Pick out each line in the entries below that contains the word "separates" and copy it. The match is case-sensitive.

Collected data entries:
-.-.-

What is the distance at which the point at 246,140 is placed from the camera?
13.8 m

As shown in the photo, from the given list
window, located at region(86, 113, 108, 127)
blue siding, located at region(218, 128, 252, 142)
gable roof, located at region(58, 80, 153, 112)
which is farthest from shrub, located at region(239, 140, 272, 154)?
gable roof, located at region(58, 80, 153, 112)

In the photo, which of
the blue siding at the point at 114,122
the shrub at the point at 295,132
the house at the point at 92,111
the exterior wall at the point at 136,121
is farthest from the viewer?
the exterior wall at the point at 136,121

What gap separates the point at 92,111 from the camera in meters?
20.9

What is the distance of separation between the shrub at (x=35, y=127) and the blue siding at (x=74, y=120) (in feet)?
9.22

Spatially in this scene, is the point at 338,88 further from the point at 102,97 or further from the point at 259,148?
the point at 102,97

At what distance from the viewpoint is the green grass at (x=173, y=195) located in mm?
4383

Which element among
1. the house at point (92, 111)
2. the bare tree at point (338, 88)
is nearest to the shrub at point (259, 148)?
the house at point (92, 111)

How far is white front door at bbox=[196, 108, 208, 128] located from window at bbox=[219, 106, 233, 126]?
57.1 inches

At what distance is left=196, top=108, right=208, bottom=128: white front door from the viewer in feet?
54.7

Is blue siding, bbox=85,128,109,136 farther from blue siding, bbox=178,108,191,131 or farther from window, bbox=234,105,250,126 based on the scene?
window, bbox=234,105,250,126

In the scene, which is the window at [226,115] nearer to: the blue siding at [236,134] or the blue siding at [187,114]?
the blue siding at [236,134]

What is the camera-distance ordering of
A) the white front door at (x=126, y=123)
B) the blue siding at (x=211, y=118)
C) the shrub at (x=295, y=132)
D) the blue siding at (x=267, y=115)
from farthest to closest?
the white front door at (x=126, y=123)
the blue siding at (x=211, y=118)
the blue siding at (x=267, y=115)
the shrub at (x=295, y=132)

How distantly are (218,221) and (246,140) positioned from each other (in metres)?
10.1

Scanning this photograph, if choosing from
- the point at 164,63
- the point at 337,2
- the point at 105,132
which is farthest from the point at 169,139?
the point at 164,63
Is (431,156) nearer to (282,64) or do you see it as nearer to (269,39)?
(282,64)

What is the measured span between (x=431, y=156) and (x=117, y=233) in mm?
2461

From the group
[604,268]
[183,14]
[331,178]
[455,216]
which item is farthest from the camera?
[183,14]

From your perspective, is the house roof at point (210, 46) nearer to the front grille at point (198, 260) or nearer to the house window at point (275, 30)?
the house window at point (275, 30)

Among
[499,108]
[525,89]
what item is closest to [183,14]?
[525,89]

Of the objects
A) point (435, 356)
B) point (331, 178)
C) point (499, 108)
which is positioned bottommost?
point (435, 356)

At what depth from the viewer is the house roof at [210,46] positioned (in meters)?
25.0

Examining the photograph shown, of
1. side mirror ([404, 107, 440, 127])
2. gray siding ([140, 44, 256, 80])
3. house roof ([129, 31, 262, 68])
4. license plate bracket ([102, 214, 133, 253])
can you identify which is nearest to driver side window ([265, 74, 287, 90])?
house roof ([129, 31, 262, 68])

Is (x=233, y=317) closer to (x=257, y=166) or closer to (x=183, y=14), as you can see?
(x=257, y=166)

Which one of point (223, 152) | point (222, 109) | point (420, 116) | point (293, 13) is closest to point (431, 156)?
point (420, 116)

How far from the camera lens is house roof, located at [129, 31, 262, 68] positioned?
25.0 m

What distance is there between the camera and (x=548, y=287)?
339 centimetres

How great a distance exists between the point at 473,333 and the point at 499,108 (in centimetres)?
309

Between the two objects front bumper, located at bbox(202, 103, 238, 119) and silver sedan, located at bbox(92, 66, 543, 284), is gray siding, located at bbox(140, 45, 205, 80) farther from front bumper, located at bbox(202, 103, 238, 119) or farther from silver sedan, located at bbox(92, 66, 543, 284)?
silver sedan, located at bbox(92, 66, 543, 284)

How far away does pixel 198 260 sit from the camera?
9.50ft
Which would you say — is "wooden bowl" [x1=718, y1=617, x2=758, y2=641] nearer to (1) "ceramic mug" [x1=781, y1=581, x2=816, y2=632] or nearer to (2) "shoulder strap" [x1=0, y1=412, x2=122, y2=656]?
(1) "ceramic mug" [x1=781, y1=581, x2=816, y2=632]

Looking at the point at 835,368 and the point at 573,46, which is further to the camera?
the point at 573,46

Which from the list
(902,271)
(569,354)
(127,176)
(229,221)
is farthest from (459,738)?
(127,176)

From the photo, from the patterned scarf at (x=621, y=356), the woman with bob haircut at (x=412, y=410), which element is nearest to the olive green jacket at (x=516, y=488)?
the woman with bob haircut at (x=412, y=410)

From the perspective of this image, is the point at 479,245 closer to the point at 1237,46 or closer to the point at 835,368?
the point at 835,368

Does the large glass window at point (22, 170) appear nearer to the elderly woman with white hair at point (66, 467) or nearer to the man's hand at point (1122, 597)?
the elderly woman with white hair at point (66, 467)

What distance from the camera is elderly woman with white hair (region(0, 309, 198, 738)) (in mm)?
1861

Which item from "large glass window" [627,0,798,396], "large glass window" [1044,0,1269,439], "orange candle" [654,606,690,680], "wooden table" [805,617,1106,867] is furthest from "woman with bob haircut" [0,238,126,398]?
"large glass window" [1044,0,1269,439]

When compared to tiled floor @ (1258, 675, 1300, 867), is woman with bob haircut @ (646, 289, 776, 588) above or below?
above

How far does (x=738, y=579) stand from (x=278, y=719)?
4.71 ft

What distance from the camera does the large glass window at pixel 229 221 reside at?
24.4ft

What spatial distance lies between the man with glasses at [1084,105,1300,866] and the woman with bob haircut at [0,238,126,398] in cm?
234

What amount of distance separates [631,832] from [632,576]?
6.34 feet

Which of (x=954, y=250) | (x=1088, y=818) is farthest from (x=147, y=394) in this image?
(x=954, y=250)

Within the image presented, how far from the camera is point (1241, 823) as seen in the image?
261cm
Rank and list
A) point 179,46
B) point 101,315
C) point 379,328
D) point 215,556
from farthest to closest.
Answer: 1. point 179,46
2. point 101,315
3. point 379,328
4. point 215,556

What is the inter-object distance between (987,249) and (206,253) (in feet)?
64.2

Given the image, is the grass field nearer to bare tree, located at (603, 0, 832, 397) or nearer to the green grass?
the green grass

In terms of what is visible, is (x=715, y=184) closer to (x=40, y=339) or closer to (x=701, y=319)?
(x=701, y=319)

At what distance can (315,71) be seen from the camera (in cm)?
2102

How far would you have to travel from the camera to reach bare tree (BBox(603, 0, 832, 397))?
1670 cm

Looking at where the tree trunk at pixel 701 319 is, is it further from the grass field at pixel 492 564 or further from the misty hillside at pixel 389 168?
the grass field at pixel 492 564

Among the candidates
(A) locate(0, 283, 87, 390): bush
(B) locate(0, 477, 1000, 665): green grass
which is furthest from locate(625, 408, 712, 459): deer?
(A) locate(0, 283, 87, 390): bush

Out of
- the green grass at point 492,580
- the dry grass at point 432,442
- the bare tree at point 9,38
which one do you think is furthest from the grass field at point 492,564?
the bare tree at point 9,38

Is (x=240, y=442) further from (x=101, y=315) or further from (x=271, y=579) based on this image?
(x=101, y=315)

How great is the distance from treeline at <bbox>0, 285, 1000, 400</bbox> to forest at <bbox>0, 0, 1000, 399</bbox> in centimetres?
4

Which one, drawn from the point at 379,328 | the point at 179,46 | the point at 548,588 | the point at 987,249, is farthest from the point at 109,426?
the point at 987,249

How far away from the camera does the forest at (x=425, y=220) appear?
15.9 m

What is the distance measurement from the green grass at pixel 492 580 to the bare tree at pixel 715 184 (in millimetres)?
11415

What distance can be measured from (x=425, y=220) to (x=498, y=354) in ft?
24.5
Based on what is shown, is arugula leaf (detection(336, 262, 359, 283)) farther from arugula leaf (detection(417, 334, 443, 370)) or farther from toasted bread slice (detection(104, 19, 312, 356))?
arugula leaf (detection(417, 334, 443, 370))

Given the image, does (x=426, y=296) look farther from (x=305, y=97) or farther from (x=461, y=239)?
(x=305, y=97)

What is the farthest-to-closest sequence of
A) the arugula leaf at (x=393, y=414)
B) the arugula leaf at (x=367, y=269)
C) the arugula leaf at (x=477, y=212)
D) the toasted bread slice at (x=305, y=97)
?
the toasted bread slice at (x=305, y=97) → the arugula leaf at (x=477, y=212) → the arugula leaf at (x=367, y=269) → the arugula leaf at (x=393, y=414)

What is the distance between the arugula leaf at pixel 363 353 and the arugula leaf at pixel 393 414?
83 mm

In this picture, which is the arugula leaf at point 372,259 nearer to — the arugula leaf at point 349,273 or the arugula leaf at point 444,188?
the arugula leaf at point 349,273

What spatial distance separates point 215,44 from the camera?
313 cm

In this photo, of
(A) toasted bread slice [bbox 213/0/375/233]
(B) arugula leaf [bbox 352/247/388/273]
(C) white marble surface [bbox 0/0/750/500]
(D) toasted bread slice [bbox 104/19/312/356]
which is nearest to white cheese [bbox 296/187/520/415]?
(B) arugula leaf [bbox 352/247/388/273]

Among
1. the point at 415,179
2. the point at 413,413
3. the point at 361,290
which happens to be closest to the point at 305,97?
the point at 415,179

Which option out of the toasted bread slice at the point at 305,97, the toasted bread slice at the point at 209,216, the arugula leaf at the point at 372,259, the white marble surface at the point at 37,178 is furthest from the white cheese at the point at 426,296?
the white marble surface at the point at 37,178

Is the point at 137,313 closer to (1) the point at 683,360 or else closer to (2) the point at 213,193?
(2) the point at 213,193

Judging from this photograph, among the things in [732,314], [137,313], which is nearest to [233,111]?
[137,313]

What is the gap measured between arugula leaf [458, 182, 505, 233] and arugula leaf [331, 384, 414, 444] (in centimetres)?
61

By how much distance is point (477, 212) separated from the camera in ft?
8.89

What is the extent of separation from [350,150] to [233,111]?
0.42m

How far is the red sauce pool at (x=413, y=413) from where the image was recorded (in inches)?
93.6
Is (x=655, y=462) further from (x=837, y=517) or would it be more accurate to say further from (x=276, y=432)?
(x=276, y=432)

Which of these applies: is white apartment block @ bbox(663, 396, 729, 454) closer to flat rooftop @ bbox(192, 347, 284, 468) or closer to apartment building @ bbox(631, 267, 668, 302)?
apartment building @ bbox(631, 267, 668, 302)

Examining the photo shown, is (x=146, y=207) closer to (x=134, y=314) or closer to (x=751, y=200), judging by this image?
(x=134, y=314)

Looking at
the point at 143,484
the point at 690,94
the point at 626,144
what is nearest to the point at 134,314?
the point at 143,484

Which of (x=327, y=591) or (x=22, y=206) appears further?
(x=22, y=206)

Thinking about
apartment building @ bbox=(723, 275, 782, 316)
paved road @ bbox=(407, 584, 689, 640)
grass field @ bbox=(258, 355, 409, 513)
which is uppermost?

-.-.-

-- Answer to the exercise --
What gap separates the point at 92,111 from the camera in meters?
What amount of distance separates [631,832] from [632,576]?
What spatial distance separates point 215,44 from the camera?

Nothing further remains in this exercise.